§ Problem to solve
Find each line in the records below that contains the word "viewer", and copy those lines out in full.

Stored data
————
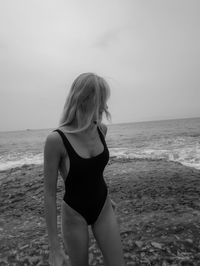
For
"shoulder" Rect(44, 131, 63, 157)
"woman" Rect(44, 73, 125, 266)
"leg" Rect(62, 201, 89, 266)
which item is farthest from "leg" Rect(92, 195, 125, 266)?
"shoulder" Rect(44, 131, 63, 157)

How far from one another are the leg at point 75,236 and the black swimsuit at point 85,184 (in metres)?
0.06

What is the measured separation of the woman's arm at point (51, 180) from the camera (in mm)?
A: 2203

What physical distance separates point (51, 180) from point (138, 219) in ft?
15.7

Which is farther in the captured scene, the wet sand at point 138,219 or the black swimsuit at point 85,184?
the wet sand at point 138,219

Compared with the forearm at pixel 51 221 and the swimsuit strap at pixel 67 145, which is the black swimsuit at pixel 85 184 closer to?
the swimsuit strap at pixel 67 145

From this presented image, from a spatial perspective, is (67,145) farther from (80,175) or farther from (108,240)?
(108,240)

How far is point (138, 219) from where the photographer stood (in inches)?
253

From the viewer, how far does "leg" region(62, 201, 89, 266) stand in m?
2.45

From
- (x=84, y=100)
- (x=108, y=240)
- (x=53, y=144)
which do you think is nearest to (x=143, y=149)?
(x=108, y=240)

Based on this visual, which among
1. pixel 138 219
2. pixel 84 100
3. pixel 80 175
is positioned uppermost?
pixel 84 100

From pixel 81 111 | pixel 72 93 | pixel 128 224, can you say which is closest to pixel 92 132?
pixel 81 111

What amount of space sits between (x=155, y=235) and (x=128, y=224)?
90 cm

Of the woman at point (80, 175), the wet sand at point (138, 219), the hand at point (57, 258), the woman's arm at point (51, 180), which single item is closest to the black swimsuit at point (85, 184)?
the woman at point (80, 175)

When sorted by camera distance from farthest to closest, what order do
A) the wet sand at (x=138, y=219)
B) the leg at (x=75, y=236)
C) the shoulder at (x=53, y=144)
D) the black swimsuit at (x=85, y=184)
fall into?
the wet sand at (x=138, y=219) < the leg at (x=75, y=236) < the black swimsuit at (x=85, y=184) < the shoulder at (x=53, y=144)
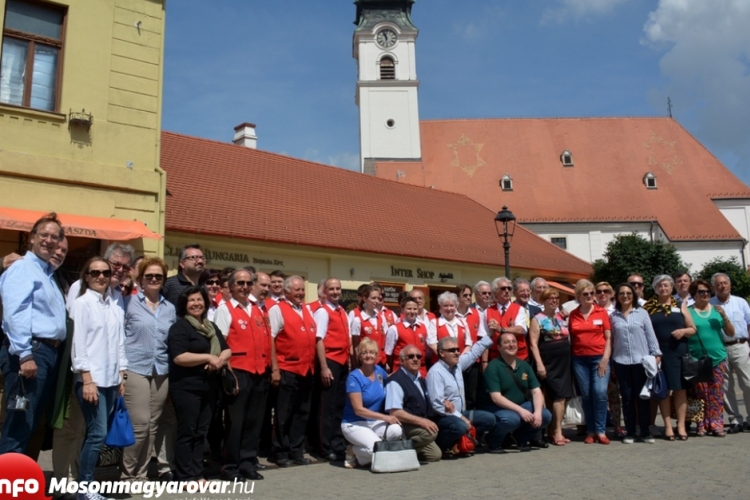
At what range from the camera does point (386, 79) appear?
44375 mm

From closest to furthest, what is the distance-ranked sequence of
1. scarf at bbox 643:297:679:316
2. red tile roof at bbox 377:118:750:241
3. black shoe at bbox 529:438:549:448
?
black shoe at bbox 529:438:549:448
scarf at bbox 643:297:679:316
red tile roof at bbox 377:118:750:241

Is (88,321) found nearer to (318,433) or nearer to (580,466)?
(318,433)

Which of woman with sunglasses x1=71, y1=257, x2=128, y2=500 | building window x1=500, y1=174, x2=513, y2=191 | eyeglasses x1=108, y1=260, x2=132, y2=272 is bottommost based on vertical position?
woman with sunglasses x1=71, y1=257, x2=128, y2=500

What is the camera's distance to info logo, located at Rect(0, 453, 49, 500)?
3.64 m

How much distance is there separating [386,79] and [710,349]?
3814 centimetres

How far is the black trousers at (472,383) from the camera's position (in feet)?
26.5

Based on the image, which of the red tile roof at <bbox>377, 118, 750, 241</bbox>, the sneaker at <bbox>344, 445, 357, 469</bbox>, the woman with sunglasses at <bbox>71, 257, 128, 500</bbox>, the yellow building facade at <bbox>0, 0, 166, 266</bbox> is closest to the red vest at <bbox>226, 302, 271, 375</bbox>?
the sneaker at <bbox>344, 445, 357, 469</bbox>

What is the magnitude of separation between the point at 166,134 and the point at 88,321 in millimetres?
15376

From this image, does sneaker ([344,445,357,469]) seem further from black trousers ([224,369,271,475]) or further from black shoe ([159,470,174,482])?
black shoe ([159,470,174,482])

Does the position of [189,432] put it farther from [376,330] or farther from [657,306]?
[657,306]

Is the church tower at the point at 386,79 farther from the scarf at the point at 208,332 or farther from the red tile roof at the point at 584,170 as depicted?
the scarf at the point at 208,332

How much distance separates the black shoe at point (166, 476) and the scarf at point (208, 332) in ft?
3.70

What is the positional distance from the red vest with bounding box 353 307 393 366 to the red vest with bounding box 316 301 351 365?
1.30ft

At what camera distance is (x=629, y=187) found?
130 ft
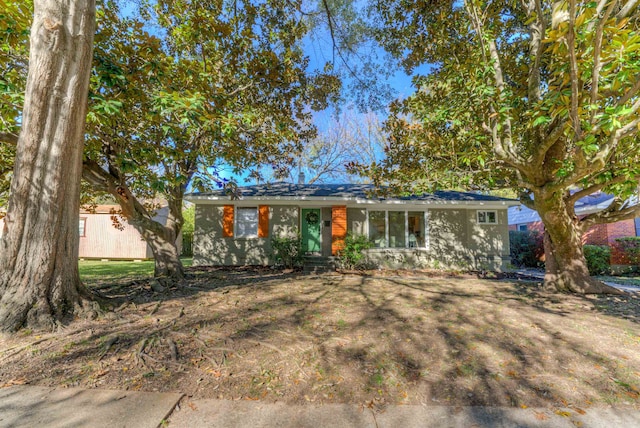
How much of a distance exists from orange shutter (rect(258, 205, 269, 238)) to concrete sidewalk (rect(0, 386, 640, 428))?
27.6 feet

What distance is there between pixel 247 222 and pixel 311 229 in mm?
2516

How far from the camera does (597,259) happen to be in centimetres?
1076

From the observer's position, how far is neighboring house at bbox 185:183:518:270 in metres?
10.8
————
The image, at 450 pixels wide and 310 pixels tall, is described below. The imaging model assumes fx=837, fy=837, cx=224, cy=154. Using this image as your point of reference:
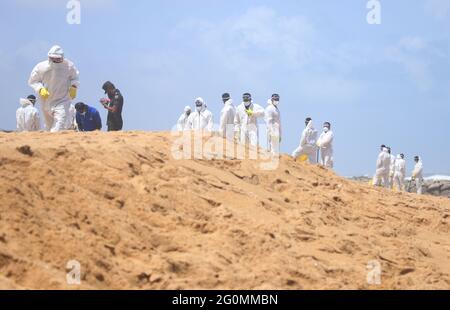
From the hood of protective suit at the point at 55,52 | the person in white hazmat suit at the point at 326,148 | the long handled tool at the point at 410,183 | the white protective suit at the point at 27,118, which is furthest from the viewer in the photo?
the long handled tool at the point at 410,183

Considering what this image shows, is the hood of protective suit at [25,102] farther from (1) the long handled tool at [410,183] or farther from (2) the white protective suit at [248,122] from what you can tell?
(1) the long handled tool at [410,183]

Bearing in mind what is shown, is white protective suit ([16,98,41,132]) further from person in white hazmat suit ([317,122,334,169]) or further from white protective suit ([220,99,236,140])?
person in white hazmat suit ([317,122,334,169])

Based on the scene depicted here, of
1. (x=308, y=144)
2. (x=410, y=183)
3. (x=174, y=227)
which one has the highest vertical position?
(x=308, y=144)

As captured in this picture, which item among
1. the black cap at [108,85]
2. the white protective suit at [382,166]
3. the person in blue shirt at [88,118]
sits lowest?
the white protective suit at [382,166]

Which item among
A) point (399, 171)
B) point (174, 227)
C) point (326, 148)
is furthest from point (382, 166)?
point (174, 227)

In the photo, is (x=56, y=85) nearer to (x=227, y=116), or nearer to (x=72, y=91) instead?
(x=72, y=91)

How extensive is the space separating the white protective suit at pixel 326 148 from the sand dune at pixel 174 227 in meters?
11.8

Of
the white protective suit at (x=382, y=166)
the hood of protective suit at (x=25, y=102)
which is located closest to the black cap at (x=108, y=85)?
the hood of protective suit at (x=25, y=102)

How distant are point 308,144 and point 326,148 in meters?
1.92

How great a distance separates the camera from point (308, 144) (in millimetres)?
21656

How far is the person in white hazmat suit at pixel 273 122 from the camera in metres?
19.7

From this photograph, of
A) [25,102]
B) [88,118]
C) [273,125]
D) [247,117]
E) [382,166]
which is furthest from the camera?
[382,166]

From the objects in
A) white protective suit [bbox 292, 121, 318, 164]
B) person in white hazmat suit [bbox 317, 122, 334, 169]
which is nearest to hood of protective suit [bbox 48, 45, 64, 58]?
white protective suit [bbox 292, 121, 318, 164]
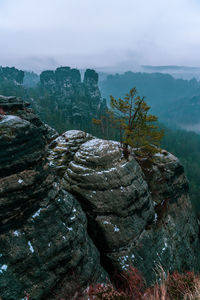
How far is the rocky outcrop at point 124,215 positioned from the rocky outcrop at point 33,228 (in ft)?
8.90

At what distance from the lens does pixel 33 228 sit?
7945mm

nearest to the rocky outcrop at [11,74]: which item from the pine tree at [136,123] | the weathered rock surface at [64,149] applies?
————
§ Solution for this problem
From the viewer, how far does "leg" region(62, 201, 89, 266) stand in m?
From the hood of protective suit at the point at 55,52 | the person in white hazmat suit at the point at 326,148 | the long handled tool at the point at 410,183 | the white protective suit at the point at 27,118, which is furthest from the viewer in the photo?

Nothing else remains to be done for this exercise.